New Delhi, Aug. 24: The Nobel Foundation has invited foreign minister Salman Khurshid to its December 10 award ceremony in Stockholm in an unprecedented tribute to Rabindranath Tagore exactly 100 years to the day he won the Nobel Prize in Literature.
Tagore was declared the awardee-designate on November 13, 1913, and the prize was officially conferred on him on December 10 that year.
The Foundation, which has administered the Nobel Prizes since they were first awarded in 1901, has never before invited individual governments or their ministers to the award ceremony the way it has invited India this time.
Traditionally, local missions represent their countries unless a serving government leader, such as US President Barack Obama in 2009, is the recipient of a Nobel.
But the centenary of Tagore’s award, senior Swedish and Indian diplomats have told The Telegraph, was picked for a rare celebration because he was the first non-European to win the Literature Nobel. Tagore was also the first Asian to win any Nobel.
“The Swedish government has endorsed this decision by the Nobel Foundation and we look forward to hosting foreign minister Khurshid in Stockholm this December,” Dag Sjoogren, the first secretary (political) at the Swedish embassy here, told this newspaper. “We are also hoping for a bilateral meeting on the sidelines.”
Sweden’s ambassador to India, Harald Sandberg, credited widely by Indian diplomats with helping strengthen bilateral ties during his now year-old tenure, is currently in Stockholm where he will be preparing for Khurshid’s visit.
But it isn’t only in Stockholm that Sweden is planning to celebrate the centenary of Tagore’s award.
The embassy here is also tying up with the Calcutta Metro to establish “Nobel Walls” — walls that will serve as tributes to India’s Nobel laureates — at three city stations that boast major footfall and are in neighbourhoods with a Tagore connect.
One of the three Nobel Walls will be made a permanent fixture. The embassy is also setting up similar Nobel Walls at Delhi Metro stations, the officials said.
Tagore, physicists C.V. Raman and Subramanyam Chandrasekhar, geneticist Hargobind Khorana, Mother Teresa, economist Amartya Sen and chemistry Nobel winner Venkatraman Ramakrishnan are the seven Indian Nobel laureates who will be featured on the walls — though some modern historians argue that Indian-origin British author V.S. Naipaul, and India-born British writer Rudyard Kipling and scientist Ronald Ross should also be considered “Indian”.
Sweden will also hold a series of cultural events in Calcutta on October 25 and October 26 coinciding with the announcement of the 2013 Nobel winners.
Swedish Tagore expert Olavi Hemilla, who helped convince the Nobel Foundation in 2005 to replace Tagore’s Nobel medallion that was stolen from Visva-Bharati, and Delhi University professor Radha Chakravarty, who has written on the poet extensively, will speak at a seminar in Calcutta.
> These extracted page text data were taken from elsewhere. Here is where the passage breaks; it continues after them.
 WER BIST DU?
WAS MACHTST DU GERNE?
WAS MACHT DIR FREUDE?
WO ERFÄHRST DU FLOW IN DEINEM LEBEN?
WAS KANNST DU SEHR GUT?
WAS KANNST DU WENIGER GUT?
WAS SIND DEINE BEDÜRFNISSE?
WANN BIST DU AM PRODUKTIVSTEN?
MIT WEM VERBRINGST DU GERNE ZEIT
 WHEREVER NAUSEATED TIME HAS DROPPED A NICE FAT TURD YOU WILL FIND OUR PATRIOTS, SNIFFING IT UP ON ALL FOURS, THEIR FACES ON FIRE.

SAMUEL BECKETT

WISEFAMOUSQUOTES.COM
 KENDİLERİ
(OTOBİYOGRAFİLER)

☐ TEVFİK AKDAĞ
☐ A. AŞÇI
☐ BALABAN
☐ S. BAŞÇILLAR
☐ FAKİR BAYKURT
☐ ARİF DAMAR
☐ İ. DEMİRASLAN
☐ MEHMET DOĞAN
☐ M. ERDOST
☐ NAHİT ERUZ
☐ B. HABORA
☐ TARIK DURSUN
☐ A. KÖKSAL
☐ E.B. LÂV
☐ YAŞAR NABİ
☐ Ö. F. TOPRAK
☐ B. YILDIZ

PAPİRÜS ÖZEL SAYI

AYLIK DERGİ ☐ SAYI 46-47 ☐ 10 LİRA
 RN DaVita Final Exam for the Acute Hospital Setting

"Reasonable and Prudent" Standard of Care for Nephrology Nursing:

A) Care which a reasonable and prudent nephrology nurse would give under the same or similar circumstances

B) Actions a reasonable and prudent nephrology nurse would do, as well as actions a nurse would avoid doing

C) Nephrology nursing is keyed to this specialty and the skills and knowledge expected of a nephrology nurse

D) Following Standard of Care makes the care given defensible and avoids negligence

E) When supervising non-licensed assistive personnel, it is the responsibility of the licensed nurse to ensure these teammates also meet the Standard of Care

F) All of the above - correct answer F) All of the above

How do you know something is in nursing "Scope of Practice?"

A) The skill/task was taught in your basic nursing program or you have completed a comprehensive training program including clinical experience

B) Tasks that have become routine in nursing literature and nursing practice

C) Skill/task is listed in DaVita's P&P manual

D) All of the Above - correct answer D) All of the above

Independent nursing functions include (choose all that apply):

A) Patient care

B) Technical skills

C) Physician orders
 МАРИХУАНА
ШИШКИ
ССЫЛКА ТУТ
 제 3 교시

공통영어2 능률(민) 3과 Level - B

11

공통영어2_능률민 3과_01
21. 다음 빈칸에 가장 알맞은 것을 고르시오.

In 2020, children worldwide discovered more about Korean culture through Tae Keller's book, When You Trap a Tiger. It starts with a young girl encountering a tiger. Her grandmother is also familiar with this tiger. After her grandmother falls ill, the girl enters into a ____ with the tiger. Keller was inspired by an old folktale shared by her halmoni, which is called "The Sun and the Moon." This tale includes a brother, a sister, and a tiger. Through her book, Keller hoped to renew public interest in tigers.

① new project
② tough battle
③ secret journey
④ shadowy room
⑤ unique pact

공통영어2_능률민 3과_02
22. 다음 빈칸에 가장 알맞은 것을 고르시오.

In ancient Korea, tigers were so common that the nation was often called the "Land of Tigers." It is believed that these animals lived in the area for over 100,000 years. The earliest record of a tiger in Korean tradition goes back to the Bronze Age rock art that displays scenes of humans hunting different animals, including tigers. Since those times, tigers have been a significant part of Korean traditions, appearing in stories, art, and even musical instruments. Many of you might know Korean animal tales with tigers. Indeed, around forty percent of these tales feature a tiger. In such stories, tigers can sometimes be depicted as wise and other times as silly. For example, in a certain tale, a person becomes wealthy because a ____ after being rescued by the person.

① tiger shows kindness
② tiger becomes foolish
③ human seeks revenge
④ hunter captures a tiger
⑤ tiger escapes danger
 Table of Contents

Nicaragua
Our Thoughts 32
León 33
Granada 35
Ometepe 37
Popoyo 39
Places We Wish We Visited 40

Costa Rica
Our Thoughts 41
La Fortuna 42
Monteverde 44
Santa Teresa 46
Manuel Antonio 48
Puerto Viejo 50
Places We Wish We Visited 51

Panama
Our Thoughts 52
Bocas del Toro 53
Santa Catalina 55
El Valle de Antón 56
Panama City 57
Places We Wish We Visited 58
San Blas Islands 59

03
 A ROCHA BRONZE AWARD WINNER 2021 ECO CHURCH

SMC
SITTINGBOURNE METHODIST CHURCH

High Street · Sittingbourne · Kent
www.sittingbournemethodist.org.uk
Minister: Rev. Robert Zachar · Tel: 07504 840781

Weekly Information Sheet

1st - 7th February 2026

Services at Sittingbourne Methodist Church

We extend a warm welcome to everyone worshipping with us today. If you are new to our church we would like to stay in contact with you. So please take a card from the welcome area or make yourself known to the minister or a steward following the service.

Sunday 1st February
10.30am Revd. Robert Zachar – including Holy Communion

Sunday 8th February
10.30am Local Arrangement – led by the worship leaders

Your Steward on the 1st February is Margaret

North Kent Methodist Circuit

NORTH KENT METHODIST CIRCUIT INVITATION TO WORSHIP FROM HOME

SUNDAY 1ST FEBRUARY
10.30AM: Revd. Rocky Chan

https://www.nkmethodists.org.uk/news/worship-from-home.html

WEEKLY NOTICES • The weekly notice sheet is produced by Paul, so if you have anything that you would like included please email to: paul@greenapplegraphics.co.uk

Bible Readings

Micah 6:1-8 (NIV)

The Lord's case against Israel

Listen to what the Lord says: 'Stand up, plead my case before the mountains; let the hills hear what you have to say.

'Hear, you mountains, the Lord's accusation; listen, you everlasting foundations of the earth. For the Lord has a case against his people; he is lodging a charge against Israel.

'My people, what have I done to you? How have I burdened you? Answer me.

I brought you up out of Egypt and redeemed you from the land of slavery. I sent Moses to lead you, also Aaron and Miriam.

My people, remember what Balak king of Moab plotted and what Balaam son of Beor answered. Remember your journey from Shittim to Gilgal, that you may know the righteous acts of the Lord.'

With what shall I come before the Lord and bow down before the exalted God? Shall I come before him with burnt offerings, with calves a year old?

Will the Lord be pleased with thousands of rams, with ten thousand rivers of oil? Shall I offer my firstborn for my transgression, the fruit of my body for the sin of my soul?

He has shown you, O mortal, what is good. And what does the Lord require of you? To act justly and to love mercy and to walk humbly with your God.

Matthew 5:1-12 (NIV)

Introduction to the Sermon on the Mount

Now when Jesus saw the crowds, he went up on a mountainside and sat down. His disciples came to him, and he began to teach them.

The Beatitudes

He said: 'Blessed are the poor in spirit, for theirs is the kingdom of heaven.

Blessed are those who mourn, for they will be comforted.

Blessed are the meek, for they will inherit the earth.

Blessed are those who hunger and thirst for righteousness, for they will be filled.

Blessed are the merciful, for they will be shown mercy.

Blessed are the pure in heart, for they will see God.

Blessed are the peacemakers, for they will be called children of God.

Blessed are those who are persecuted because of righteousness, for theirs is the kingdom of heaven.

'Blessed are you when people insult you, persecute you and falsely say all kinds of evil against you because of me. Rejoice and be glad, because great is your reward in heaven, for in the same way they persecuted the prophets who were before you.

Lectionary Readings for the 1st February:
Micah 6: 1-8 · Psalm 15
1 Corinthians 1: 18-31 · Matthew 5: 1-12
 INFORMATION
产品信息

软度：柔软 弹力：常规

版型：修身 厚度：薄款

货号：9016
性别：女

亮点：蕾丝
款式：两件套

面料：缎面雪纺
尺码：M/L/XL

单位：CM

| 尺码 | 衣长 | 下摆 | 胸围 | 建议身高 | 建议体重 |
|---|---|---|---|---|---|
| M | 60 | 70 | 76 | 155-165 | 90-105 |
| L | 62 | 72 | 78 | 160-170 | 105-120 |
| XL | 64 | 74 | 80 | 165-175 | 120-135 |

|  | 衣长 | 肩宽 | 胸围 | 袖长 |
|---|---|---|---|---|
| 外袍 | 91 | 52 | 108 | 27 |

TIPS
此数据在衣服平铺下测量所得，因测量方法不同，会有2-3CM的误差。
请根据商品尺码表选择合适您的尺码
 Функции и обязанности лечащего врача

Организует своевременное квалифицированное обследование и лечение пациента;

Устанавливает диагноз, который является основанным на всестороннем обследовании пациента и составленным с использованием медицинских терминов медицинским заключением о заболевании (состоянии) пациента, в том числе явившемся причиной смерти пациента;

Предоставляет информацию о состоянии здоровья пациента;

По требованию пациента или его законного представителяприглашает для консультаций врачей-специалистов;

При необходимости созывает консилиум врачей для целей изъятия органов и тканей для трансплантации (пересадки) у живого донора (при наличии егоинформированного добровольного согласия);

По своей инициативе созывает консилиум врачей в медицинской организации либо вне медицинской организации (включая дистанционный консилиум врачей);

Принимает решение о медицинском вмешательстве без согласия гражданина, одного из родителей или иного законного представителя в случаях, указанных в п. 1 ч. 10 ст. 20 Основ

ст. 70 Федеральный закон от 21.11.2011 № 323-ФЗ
A curator from the Nobel Museum in Stockholm will visit the city to deliver a workshop for young conservation enthusiasts. The annual Nobel Memorial Quiz that Sweden holds for school students will be extended to students from Calcutta’s schools for the first time.
In Stockholm, Khurshid will get an opportunity Tagore never did — to actually attend the Nobel award ceremony.
Back in 1913, India was a colony of the British, and it was the British charge d’affaires in Stockholm who accepted Tagore’s medal and citation.
Tagore himself had translated the poems into English in 1912, with an introduction by W.B. Yeats, who won the Nobel for literature a decade after his Indian friend, in 1923.
Tagore, the Nobel citation said, was awarded the prize “because of his profoundly sensitive, fresh and beautiful verse, by which, with consummate skill, he has made his poetic thought, expressed in his own English words, a part of the literature of the West”.
It was the British official who read out Tagore’s telegram to the Swedish Academy, which decides the winner of the Literature Nobel for the Nobel Foundation.
“I beg to convey to the Swedish Academy my grateful appreciation of the breadth of understanding which has brought the distant near, and has made a stranger a brother,” Tagore’s telegram in response to the Academy’s citation read. Tagore received the medal and diploma back in Calcutta from Bengal’s then governor, Lord Carmichael.
Tagore did visit Stockholm in May 1921 to deliver an acceptance speech to the Swedish Academy. He invited Academy members to visit Santiniketan, where he was setting up Visva-Bharati.
“Help us to make this university a common institution for the East and the West. May they give the contribution of their lives and may we all together make it living and representative of the undivided humanity of the world,” Tagore said in that speech.
On December 10 this year, the Nobel Foundation will once again honour the man they first recognised as a symbol of that unity of the East and the West, all of 100 years ago.